Em que creem os que não creem - Umberto Eco; Carlo Maria Martini

“Quando qualquer autoridade religiosa de qualquer confissão se pronuncia sobre problemas concernentes a princípios da ética natural, os leigos devem reconhecer-lhe este direito: podem concordar, ou não concordar com sua posição, mas não têm nenhuma razão para contestar-lhe o direito de expressá-la, mesmo como crítica ao modo de viver do não-crente.  Os leigos têm razão para reagir apenas em um caso: quando uma confissão tende a impor aos não-crentes (ou aos crentes de outra fé) comportamentos que a lei do Estado ou de suas religiões proíbem, ou a proibir-lhes outros que a lei do Estado ou de suas religiões, ao contrário, permitem.”

“Jesus disse que era preciso pagar o tributo a César, pois o ordenamento jurídico do Mediterrâneo apontava nesse sentido, mas isso não significa que um cidadão europeu tenha, hoje, o dever de pagar taxas ao último descendente dos Habsburgo.”

“E não se preocupe se alguns dizem que falamos difícil: eles poderiam ter sido encorajados a pensar fácil demais pela 'revelação' da mídia, previsível por definição. Que aprendam a pensar difícil, pois nem o mistério, nem a evidência, são fáceis.”
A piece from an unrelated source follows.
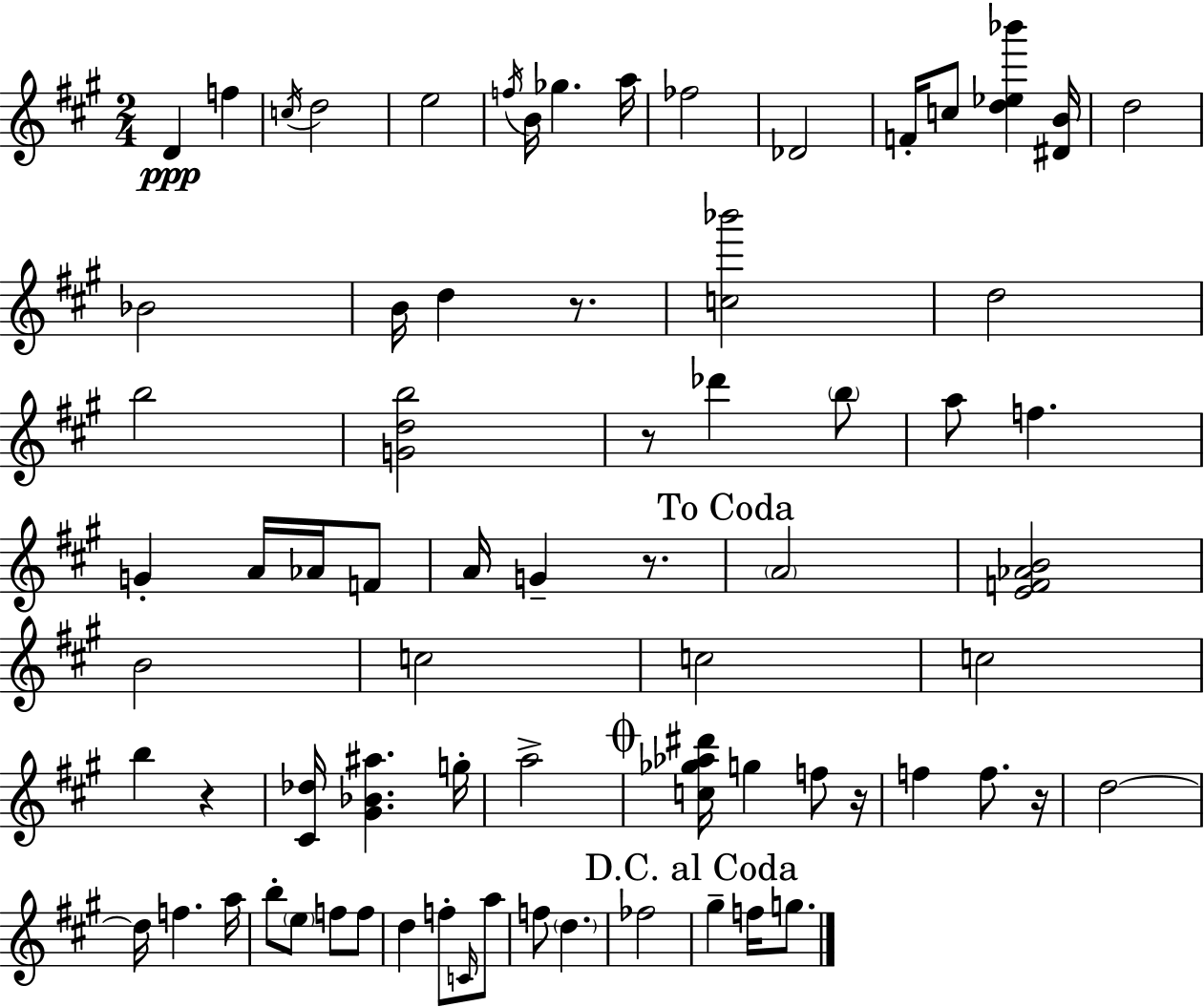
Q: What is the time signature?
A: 2/4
“Devemos, antes de tudo, respeitar o direito da corporalidade do outro, entre os quais o direito de falar e de pensar. Se nossos semelhantes tivessem respeitado esses 'direitos do corpo' não teríamos tido o massacre dos Inocentes, os cristãos no circo, a noite de São Bartolomeu, a fogueira para os hereges, os campos de extermínio, a censura, as crianças nas minas, os estupros na Bósnia.”
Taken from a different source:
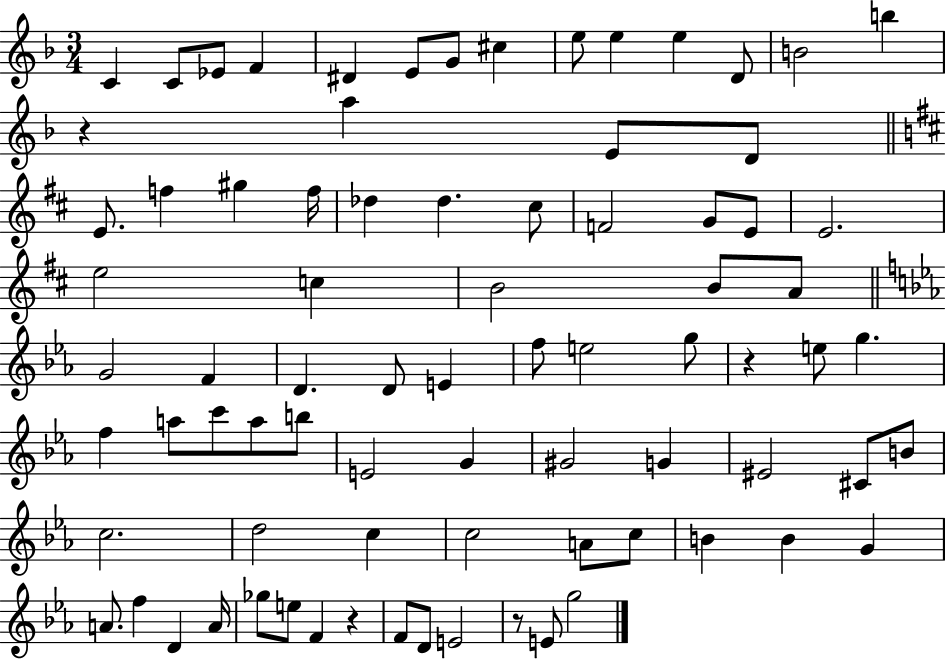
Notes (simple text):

C4/q C4/e Eb4/e F4/q D#4/q E4/e G4/e C#5/q E5/e E5/q E5/q D4/e B4/h B5/q R/q A5/q E4/e D4/e E4/e. F5/q G#5/q F5/s Db5/q Db5/q. C#5/e F4/h G4/e E4/e E4/h. E5/h C5/q B4/h B4/e A4/e G4/h F4/q D4/q. D4/e E4/q F5/e E5/h G5/e R/q E5/e G5/q. F5/q A5/e C6/e A5/e B5/e E4/h G4/q G#4/h G4/q EIS4/h C#4/e B4/e C5/h. D5/h C5/q C5/h A4/e C5/e B4/q B4/q G4/q A4/e. F5/q D4/q A4/s Gb5/e E5/e F4/q R/q F4/e D4/e E4/h R/e E4/e G5/h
“A dimensão ética começa quando entra em cena o outro.”

“Ético é o homem que, de boa-fé, não ama; não-ético é o homem que ama porque, apesar de sua convicção de não amar, quer evitar a desaprovação social.”

"A história da Igreja, junto com os infinitos atos de fé e bondade, é tecida intimamente pela violência dos clérigos e das instituições por eles dirigidas. Sempre se poderia dizer que todas as instituições humanas e os homens que as administram – mesmo os ministros de Deus – são suscetíveis de falhas e seria verdade. Mas o que se pretende discutir aqui é outra e mais importante questão: não existe ligação com o Absoluto que tenha podido impedir a relativização da moral; queimar uma bruxa ou um herege não foi considerado pecado e menos ainda crime durante quase a metade da história milenar do catolicismo; ao contrário, essas crueldades que violavam a essência de uma religião que havia sido fundada no amor, eram realizadas em nome e sob a tutela desta mesma religião e da moral que deveria fazer parte dela intrinsecamente. Repito: não estou desenterrando erros e até crimes que hoje – mas só hoje – a Igreja já admitiu e repudiou; estou simplesmente afirmando que a moral cristã, eminentíssimo cardeal, ligada ao Absoluto que emana do Deus transcendente, efetivamente não impediu uma interpretação relativizante da própria moral. Jesus impediu que a adúltera fosse lapidada e sobre isso edificou uma moral baseada no amor, mas a Igreja fundada por ele, mesmo sem negar esta moral, interpretou-a de uma maneira que levou a verdadeiros massacres e uma cadeia de delitos contra o amor. E isto não apenas em casos esporádicos ou por algum erro trágico de pessoas isoladas, mas com base em uma concepção que guiou o comportamento da Igreja durante um pouco menos de um milênio. Concluo sobre este ponto: não existe ligação com o Absoluto, não importa o que se queira entender por esta palavra, que evite a mutação da moral segundo os tempos, os lugares e os contextos históricos nos quais uma vivência humana se desenvolve."

"Pessoalmente desconfio daquele Absoluto que dita mandamentos heteronômicos e produz instituições incumbidas de administrá-los, sacralizá-los e interpretá-los. (...) Por isso, deixemos de lado as metafísicas e as transcendências se quisermos reconstruir juntos uma moral perdida; reconheçamos juntos o valor moral do bem comum e da caridade no sentido mais alto do termo; pratiquemo-lo profundamente, não para merecer prêmios ou escapar de castigos, mas simplesmente para seguir o instinto que provém da raiz humana comum e do código genético comum que está inscrito no corpo de cada um de nós."

“Quem não se recorda do aforismo de Bernard Shaw: ‘Não faça aos outros aquilo que gostaria que fizessem a ti. Eles poderiam não ter o mesmo gosto’.”